Task set:
a: Print the text on the coup in Pakistan word for word, everything from "MILITARY COUPS should, in" down to "men in khaki.".
b: Carry on the text about the military coup in Pakistan, picking up after its last sentence.

MILITARY COUPS should, in the proper order of things, be bloody and violent affairs: demonstrating civilians should flood out on to the streets to stand in front of the tanks, while brave democrats continue broadcasting from besieged television stations, and opposition leaders rally around the elected government to stand shoulder to shoulder against the men in khaki.

All of which stands in striking contrast to the scene in Pakistan yesterday. There, in defiance of all known precedents, the crowds in the streets cheered "Long Live the Army" as the tanks rolled towards the airports, while the democratic opposition congratulated the army on their coup. "Everyone has welcomed the army," the former cricketer Imran Khan told reporters yesterday. "Nawaz Sharif ran a fascist government and wanted to gain control over every institution in the country in order to become a Middle Eastern monarch. Only the army stood in the way of his attempt to become a complete dictator."

There are, it is true, not many parts of the world where anyone could possibly look on a military coup as preferable to democracy, but the democratic politics of Pakistan have now become so violent, and so corrupt, that military rule is now widely regarded as the least awful option now facing the country. For if Pakistan has spent 25 of its 52 years under military rule, the responsibility lies at least as much with the abysmal performance of its politicians as with any power-lust among its generals.

Stored data entries:
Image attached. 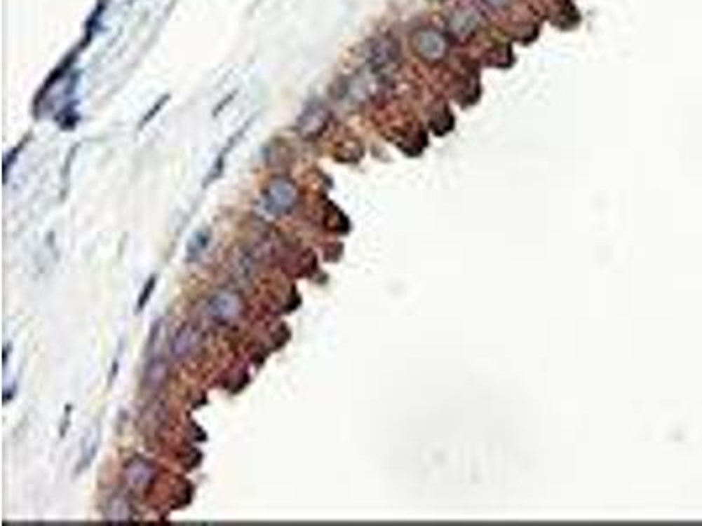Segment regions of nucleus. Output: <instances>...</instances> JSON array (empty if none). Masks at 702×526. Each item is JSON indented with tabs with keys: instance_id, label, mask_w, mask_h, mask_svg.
<instances>
[{
	"instance_id": "7",
	"label": "nucleus",
	"mask_w": 702,
	"mask_h": 526,
	"mask_svg": "<svg viewBox=\"0 0 702 526\" xmlns=\"http://www.w3.org/2000/svg\"><path fill=\"white\" fill-rule=\"evenodd\" d=\"M241 309H243V304L239 297L234 293H218L209 302V312L212 318L222 323L234 321L241 314Z\"/></svg>"
},
{
	"instance_id": "4",
	"label": "nucleus",
	"mask_w": 702,
	"mask_h": 526,
	"mask_svg": "<svg viewBox=\"0 0 702 526\" xmlns=\"http://www.w3.org/2000/svg\"><path fill=\"white\" fill-rule=\"evenodd\" d=\"M328 123H330L328 107L320 100H313L300 114L299 121H297V132L306 141H314L327 130Z\"/></svg>"
},
{
	"instance_id": "12",
	"label": "nucleus",
	"mask_w": 702,
	"mask_h": 526,
	"mask_svg": "<svg viewBox=\"0 0 702 526\" xmlns=\"http://www.w3.org/2000/svg\"><path fill=\"white\" fill-rule=\"evenodd\" d=\"M211 230L209 228H202L198 232L194 233V237L190 239L187 247V260L188 261H195L197 258H201V254L208 249L209 242H211Z\"/></svg>"
},
{
	"instance_id": "11",
	"label": "nucleus",
	"mask_w": 702,
	"mask_h": 526,
	"mask_svg": "<svg viewBox=\"0 0 702 526\" xmlns=\"http://www.w3.org/2000/svg\"><path fill=\"white\" fill-rule=\"evenodd\" d=\"M104 518H106L107 521H113V522L132 521V518H134V511H132L130 501H128L127 498H123V497L111 498L109 504L106 505Z\"/></svg>"
},
{
	"instance_id": "10",
	"label": "nucleus",
	"mask_w": 702,
	"mask_h": 526,
	"mask_svg": "<svg viewBox=\"0 0 702 526\" xmlns=\"http://www.w3.org/2000/svg\"><path fill=\"white\" fill-rule=\"evenodd\" d=\"M99 444H100V430H99V427L95 424V427H93L92 430L86 434L85 441H83V451H81V458H79V462H78V469H76V476L81 472H85V470L88 469L90 465H92V462L95 459V456H97V449H99Z\"/></svg>"
},
{
	"instance_id": "6",
	"label": "nucleus",
	"mask_w": 702,
	"mask_h": 526,
	"mask_svg": "<svg viewBox=\"0 0 702 526\" xmlns=\"http://www.w3.org/2000/svg\"><path fill=\"white\" fill-rule=\"evenodd\" d=\"M155 479V469L144 459H132L125 466V484L132 493H144Z\"/></svg>"
},
{
	"instance_id": "14",
	"label": "nucleus",
	"mask_w": 702,
	"mask_h": 526,
	"mask_svg": "<svg viewBox=\"0 0 702 526\" xmlns=\"http://www.w3.org/2000/svg\"><path fill=\"white\" fill-rule=\"evenodd\" d=\"M483 2L487 6H490L492 9H506L509 8V4H511L513 0H483Z\"/></svg>"
},
{
	"instance_id": "3",
	"label": "nucleus",
	"mask_w": 702,
	"mask_h": 526,
	"mask_svg": "<svg viewBox=\"0 0 702 526\" xmlns=\"http://www.w3.org/2000/svg\"><path fill=\"white\" fill-rule=\"evenodd\" d=\"M299 198V191H297L295 184L286 177H276L267 184L264 191L265 207L272 212V214H286L292 211Z\"/></svg>"
},
{
	"instance_id": "5",
	"label": "nucleus",
	"mask_w": 702,
	"mask_h": 526,
	"mask_svg": "<svg viewBox=\"0 0 702 526\" xmlns=\"http://www.w3.org/2000/svg\"><path fill=\"white\" fill-rule=\"evenodd\" d=\"M481 13L478 11L473 6H464V8H459L455 13H452L448 20V32L452 36V39H455L457 43H467L469 39H473L481 29Z\"/></svg>"
},
{
	"instance_id": "8",
	"label": "nucleus",
	"mask_w": 702,
	"mask_h": 526,
	"mask_svg": "<svg viewBox=\"0 0 702 526\" xmlns=\"http://www.w3.org/2000/svg\"><path fill=\"white\" fill-rule=\"evenodd\" d=\"M167 378H169V364L163 358H155L149 361V365L144 371V378H142V385L148 389H158L160 386L166 385Z\"/></svg>"
},
{
	"instance_id": "1",
	"label": "nucleus",
	"mask_w": 702,
	"mask_h": 526,
	"mask_svg": "<svg viewBox=\"0 0 702 526\" xmlns=\"http://www.w3.org/2000/svg\"><path fill=\"white\" fill-rule=\"evenodd\" d=\"M369 69L385 79L400 65V48L393 37L379 36L369 44Z\"/></svg>"
},
{
	"instance_id": "2",
	"label": "nucleus",
	"mask_w": 702,
	"mask_h": 526,
	"mask_svg": "<svg viewBox=\"0 0 702 526\" xmlns=\"http://www.w3.org/2000/svg\"><path fill=\"white\" fill-rule=\"evenodd\" d=\"M411 48L420 60L438 64L448 55V39L436 29H417L411 34Z\"/></svg>"
},
{
	"instance_id": "13",
	"label": "nucleus",
	"mask_w": 702,
	"mask_h": 526,
	"mask_svg": "<svg viewBox=\"0 0 702 526\" xmlns=\"http://www.w3.org/2000/svg\"><path fill=\"white\" fill-rule=\"evenodd\" d=\"M155 288H156V276H151L141 291V297H139L137 300V312H141L142 309L146 307V304H148L149 298H151V293L155 291Z\"/></svg>"
},
{
	"instance_id": "15",
	"label": "nucleus",
	"mask_w": 702,
	"mask_h": 526,
	"mask_svg": "<svg viewBox=\"0 0 702 526\" xmlns=\"http://www.w3.org/2000/svg\"><path fill=\"white\" fill-rule=\"evenodd\" d=\"M431 2H445V0H431Z\"/></svg>"
},
{
	"instance_id": "9",
	"label": "nucleus",
	"mask_w": 702,
	"mask_h": 526,
	"mask_svg": "<svg viewBox=\"0 0 702 526\" xmlns=\"http://www.w3.org/2000/svg\"><path fill=\"white\" fill-rule=\"evenodd\" d=\"M198 340H201V333L194 328V326H184L180 332L176 333L173 342V353L176 354L177 358L188 357L190 353H194L195 347L198 346Z\"/></svg>"
}]
</instances>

Response list:
a:
MILITARY COUPS should, in the proper order of things, be bloody and violent affairs: demonstrating civilians should flood out on to the streets to stand in front of the tanks, while brave democrats continue broadcasting from besieged television stations, and opposition leaders rally around the elected government to stand shoulder to shoulder against the men in khaki.

b:
Three years ago, Transparency International, a Berlin-based corruption monitoring organisation, named Pakistan as the most corrupt country in Asia and the second most corrupt country in the world, pipped to the post only by Nigeria.At the same time, Amnesty International accused the then government of Benazir Bhutto of massive human rights abuse in one of its reports. It would be difficult to imagine Benazir's successor, Nawaz Sharif, making a bigger hash of things than Benazir had done, but he quickly succeeded in doing so.

Despite winning power with a record margin and a considerable fund of goodwill, Sharif quickly began behaving in an astonishingly inept and dictatorial fashion, violently harassing his political opponents, dismissing judges, and arresting journalists who dared to speak out against him. Behind this succession of crises, lay the bigger problem of a fundamentally flawed political system. Land ownership - the feudal system - is still the only social base from which Pakistani politicians can emerge. Benazir is a big landowner from Sindh; and most of what she does not own in that province is controlled by the inconceivably wealthy Ghulam Mustafa Jatoi, one of her main rivals. The huge and highly educated middle class - the same class which seized control in India in 1947 and castrated the might of the landed maharajahs almost immediately - is, in Pakistan, still largely excluded from the political process. As a result, in many of the more backward parts of Pakistan the local feudal zamindar can automatically expect his people to vote either for himself, if he is standing, or else for the candidate he appoints; as one commentator recently put it: "In some constituencies, if the feudals put up their dog as a candidate, that dog would get elected with 99 per cent of the vote." Such loyalty can be enforced. Many of the biggest zamindars are said to have private prisons and most have private armies .

All this means that the democratic politics of Pakistan tend to bear very little resemblance to democracy as we know it in the West. It also means that politicians tend to come to power as much through deals done within the ranks of Pakistan's very small feudal élite as through the will of the people. In contrast, the army remains one of Pakistan's last genuinely uncorrupt and meritocratic institutions which has managed to retain its respect and popularity despite (and indeed possibly because of) its frequent intervention in the country's politics.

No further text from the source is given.